Hitachi Global Storage Technology is announcing a five-platter terabyte 3.5″ hard drive; and I just heard about a technique for building diode lasers that produce a dot size so small that a one terabyte optical CD is possible.
One TB in hand vs one TB in bush
Hitachi GST is to be congratulated on achieving the one TB milestone. According to the this morning’s Wall Street Journal (subscription required) HGST did it with five platters.
Seagate will ship a four platter one TB drive later this year that should also be cheaper since it won’t have an extra platter and two more read/write heads. Decisions, decisions.
I saw in a TechRepublic blog this morning that a breakthrough in diode laser focusing is making it possible to build cheap diode lasers that can read and write dots that are smaller than the wavelength of the light they generate. This is huge. In a nanotechnology sense.
If you’ve been following the chipmaker’s march to smaller feature sizes over the last few decades, you’ve noted that they’ve been bumping up against this seemingly insurmountable problem: as feature sizes get smaller, they’ve had to go to shorter – now deep ultra-violet – wavelengths to produce those small features. Work has been going on with x-ray lithography for years, but the chip industry just hasn’t wanted to give up their tried-and-true optical technology.
What the physicists have created, as summarized on a Harvard website, is a nanoparticle-based optical antenna. They say:
Optical antennas are single or coupled metallic nanoparticles in which optical excitation of surface plasmons can produce very high intensities in the optical near field. . . . This design leads to a large intensity enhancement localized in the gap between the latter.
In other words, the optical antenna creates a very focused laser beam. How focused? It creates a dot with “subwavelength spatial resolution” meaning an 800 nanometer wavelength laser can produce a dot of a “few tens of nanometers”, or about a 100x improvement. Typically, the dot size is a ~5x multiple of the light’s wavelength.
Using this technique, the researchers invented
a photonic device which consists of a resonant optical antenna integrated on the facet of a commercial diode laser.
The scientists believe these antennae can be fabricated, using standard techniques, on current diode lasers.

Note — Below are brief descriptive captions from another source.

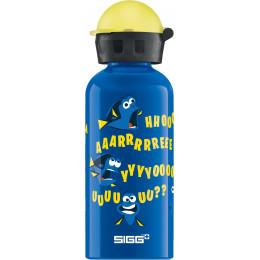 Drinkfles in aluminium - 400 ml - grappig Dory
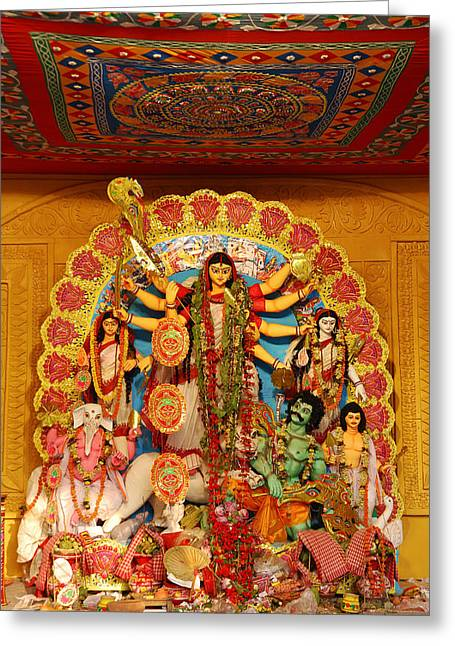 Durga Puja Greeting Cards - Divinity No.8926 Greeting Card by Fotosas Photography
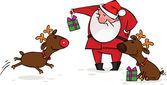 Santa da regalos de navidad a sus renos — Vector de stock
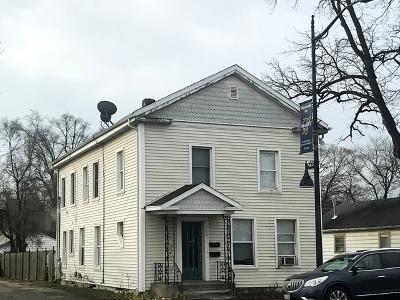Bradley Multi Family Home For Sale: 540 West Broadway Street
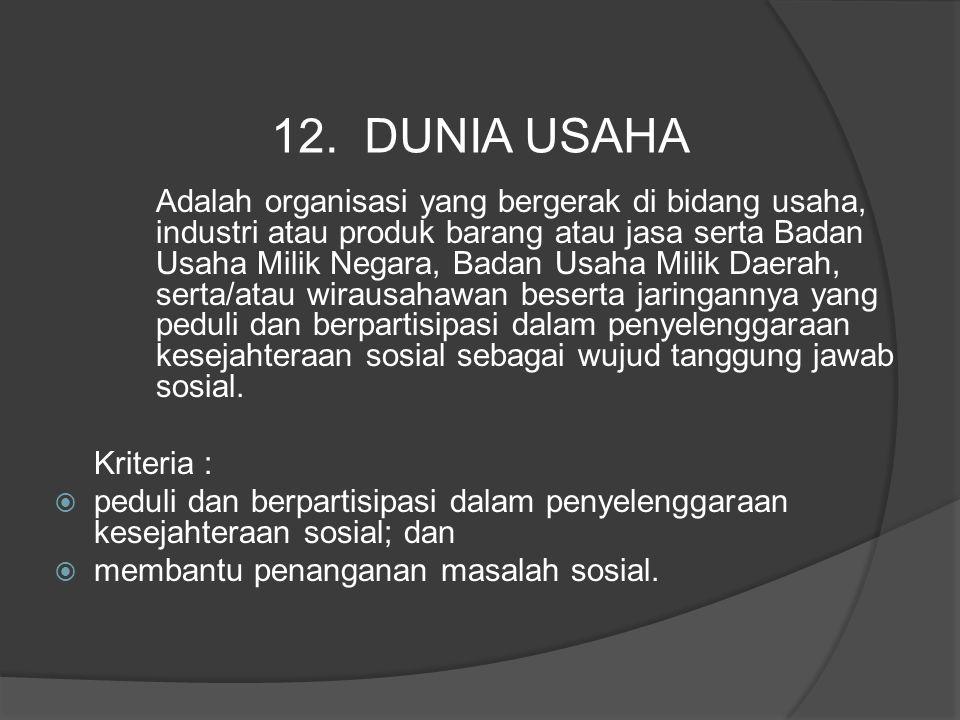 Adalah organisasi yang bergerak di bidang usaha, industri atau produk barang atau jasa serta Badan Usaha Milik Negara, Badan Usaha Milik Daerah, serta
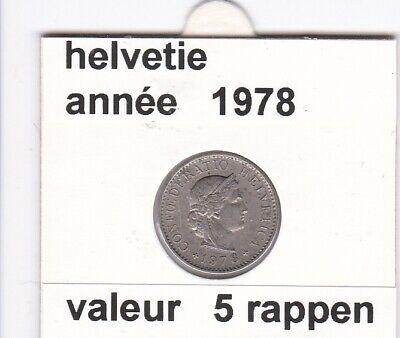 S 1 ) pieces suisse de 5 rappen   1978  voir description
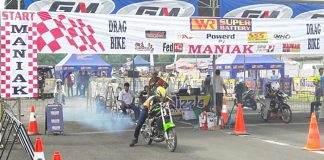 WR Battery, Atang, Dragbike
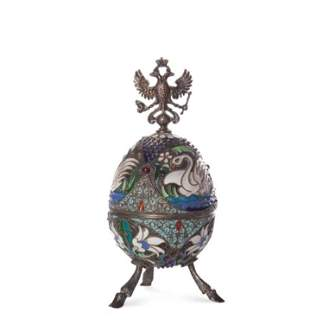 ANTIQUE RUSSIAN SILVER AND CLOISONNE ENAMEL EGG
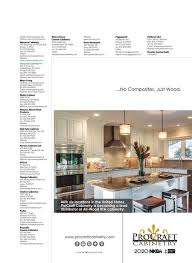 Kountry Wood Products Shawnee by Kitchen U0026 Bath Design News May 2016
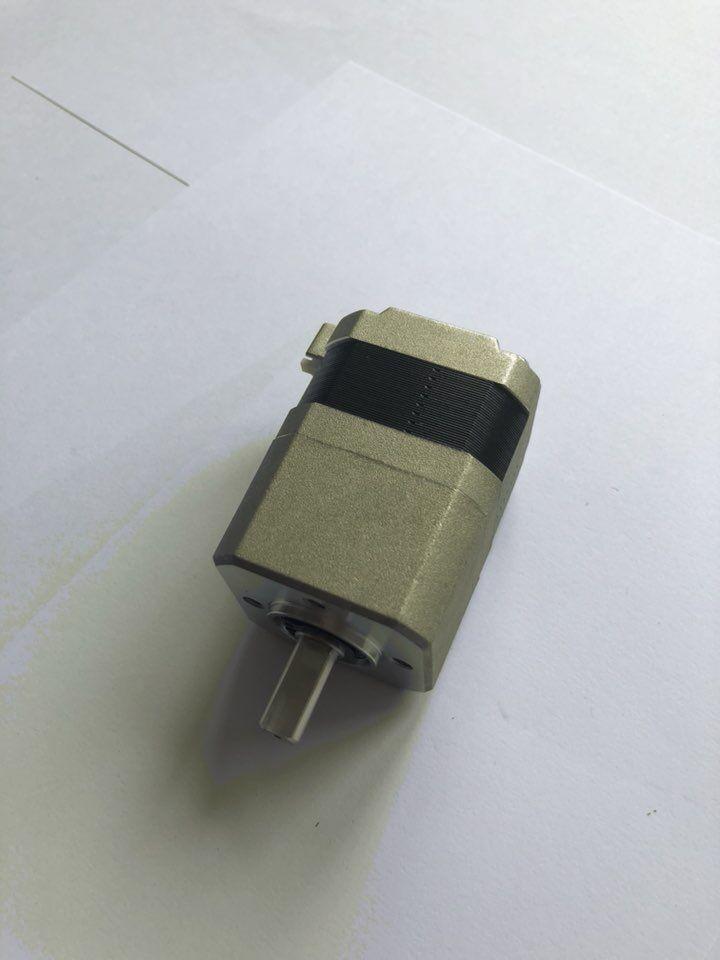 精灵无刷电机,带减速机的步进电机该怎么选型,行星减速机,偏心减速箱,蜗轮蜗杆,谐波减速_优点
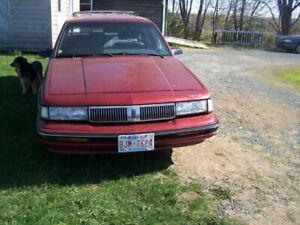 1992 Oldsmobile Cutlass OWNERS MANUAL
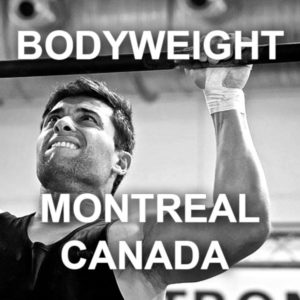BW - Montreal Canada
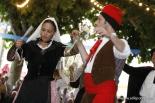 Resum 2011 Ballet de Déu de la Festa Major de Ribes. Foto: Albert Alemany
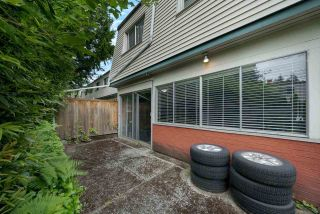 """Photo 25: 2651 WESTVIEW Drive in North Vancouver: Upper Lonsdale Townhouse for sale in """"CYPRESS GARDENS"""" : MLS®# R2587577"""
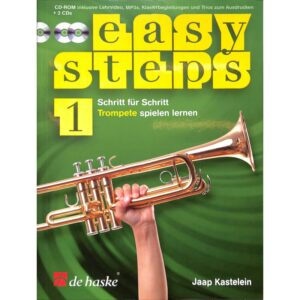 Easy steps 1 | Schritt für Schritt + CD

They see applications for the technology in two storage areas – optical disks and heat-assisted magnetic recording – among other applications.
Optical disks you know about. Heat-assisted magnetic recording (HAMR) heats small magnetic particles on a platter to make them easier to magnetize reliably, helping overcome the dreaded superparamagnetic limit. Smaller laser spot means smaller magnetic particles can be heated and magnetized.
The StorageMojo take
Assuming the technology can be commercialized – and that is no doubt at least five years away – we’ve added at least another decade of 40-50% areal density improvements to disk storage, both optical and magnetic.
It almost seems like yesterday when the first one GB 3.5″ hard drive – from Maxtor, I think – came to market in the early ’90s. So in the last ~15 years we’ve had a 1000x increase in capacity – 10x every five years.
Thus in 2022, we’ll have 3.5″ disks with a one petabyte capacity, if such a clumsy form factor is still in use. How about a 160 TB notebook drive? And Blu-ray will be a forgotten antique.
Comments welcome, of course. BTW, the first hard drive I ever had on a PC was a 5 MB Seagate. Whoa!